Articles of Incorporation

Florida Gourd Society, Inc.

BOARD OF DIRECTORS ACTION BY CONSENT

Organizational Action

The undersigned, being all of the members of the Board of Directors of  the FLORIDA GOURD SOCIETY, INC., a Florida not-for-profit corporation,  hereby consent to the following action by the Board of Directors of the Corporation, and instruct the Secretary of the Corporation to enter this Consent in the minutes of the proceedings of the Board:

  1. The Articles of Incorporation of the Corporation are hereby ratified and approved and the Secretary is instructed to insert the Certificate of Incorporation, including the said Articles, certified by the Secretary of State of the State of Florida, in the minute book of  the Corporation.

  2. It is hereby acknowledged that the Board of Directors of the Corporation consists of eight (8) members, who are designated as the initial members of the Corporation's Board of Directors in Article V of the Corporation's Articles of Incorporation.

  3. The By-Laws of the Corporation, including Articles I through Article XI consisting of three (3) typewritten pages, are hereby approved and adopted by the Board of Directors. The Secretary of the Corporation is instructed to insert a copy of the same in the minute book of the Corporation immediately following the Certificate of  Incorporation.

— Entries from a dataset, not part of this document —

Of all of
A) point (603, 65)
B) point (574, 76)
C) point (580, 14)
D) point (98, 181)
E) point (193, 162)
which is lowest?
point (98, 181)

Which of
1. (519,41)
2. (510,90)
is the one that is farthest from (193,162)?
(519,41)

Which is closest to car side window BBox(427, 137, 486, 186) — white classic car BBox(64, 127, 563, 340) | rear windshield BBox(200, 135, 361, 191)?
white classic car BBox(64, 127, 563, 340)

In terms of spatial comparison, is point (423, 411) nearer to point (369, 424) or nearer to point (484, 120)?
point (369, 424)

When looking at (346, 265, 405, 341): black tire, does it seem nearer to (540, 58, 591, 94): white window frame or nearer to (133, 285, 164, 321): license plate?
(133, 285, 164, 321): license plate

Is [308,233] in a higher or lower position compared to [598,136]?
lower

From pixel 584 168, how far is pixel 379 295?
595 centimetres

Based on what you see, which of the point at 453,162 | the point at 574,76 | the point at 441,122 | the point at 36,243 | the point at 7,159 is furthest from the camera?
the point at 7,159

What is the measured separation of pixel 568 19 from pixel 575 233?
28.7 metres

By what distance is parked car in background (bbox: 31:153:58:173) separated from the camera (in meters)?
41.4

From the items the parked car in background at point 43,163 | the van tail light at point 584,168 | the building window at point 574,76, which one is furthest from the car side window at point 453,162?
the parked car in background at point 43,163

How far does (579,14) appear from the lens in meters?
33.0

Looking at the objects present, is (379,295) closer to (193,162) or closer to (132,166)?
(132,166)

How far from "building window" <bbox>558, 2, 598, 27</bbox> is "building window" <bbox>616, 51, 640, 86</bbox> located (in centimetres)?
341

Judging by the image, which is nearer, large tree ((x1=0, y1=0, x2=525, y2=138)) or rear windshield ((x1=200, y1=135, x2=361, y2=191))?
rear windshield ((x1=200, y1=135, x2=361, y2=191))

  4. Pursuant to Article III of the By-Laws, it is hereby resolved that the Board of Directors shall consist of eight (8) members unless and until such number of members shall be changed by resolution of the Board of Directors in accordance with the Corporation's By-Laws.

  5. The following officers of the Corporation will  serve until the next annual meeting of the Board of Directors and until their successors are elected and qualified, or until their resignation or removal pursuant to the By-Laws of the Corporation:

  6. Edith Valentine is appointed as Resident Agent of the Corporation on whom process may be served as required by the Statutes of  the State of Florida.  The street address of the initial registered office of this Corporation is designated as the office for service of  process upon the Corporation.  The President of the Corporation is directed to designate any necessary successor agents for service of  process.  The Secretary of the Corporation is directed to file the names and street addresses of any new agents with the Department of State, Tallahassee, Florida.

  7. A standard form of banking resolution authorizing the establishment of an open deposit account and the borrowing of money is hereby adopted. The Secretary is instructed to place a copy thereof in the minutes book of the Corporation and to furnish an executed copy thereof to the Bank.

  8. The fiscal year of the Corporation shall end on December 31 of each year beginning with the year ended 2003.

  9. The officers of the Corporation be, and they hereby are, authorized and directed to pay all fees and expenses incurred prior to the filing of the Corporation's Articles of Incorporation with the Secretary of State of the State of Florida, including, but not limited to, legal fees, filing fees and costs, incurred in connection with the incorporation of the Corporation.

Execution of this Consent by the undersigned, being all of the members of the Board of Directors, pursuant to Sections 607.0205 and 607.0821 of  the Florida Statutes and the subsequent insertion of this Consent in the minutes book of the Corporation, prior to the taking of the action authorized by this Consent, waives any requirement of a formal meeting of the Board of Directors to conduct the business referred to herein.

Dated this ___day of _________________,2003

     __________________________________
     Edith Valentine,   President FGS, Inc.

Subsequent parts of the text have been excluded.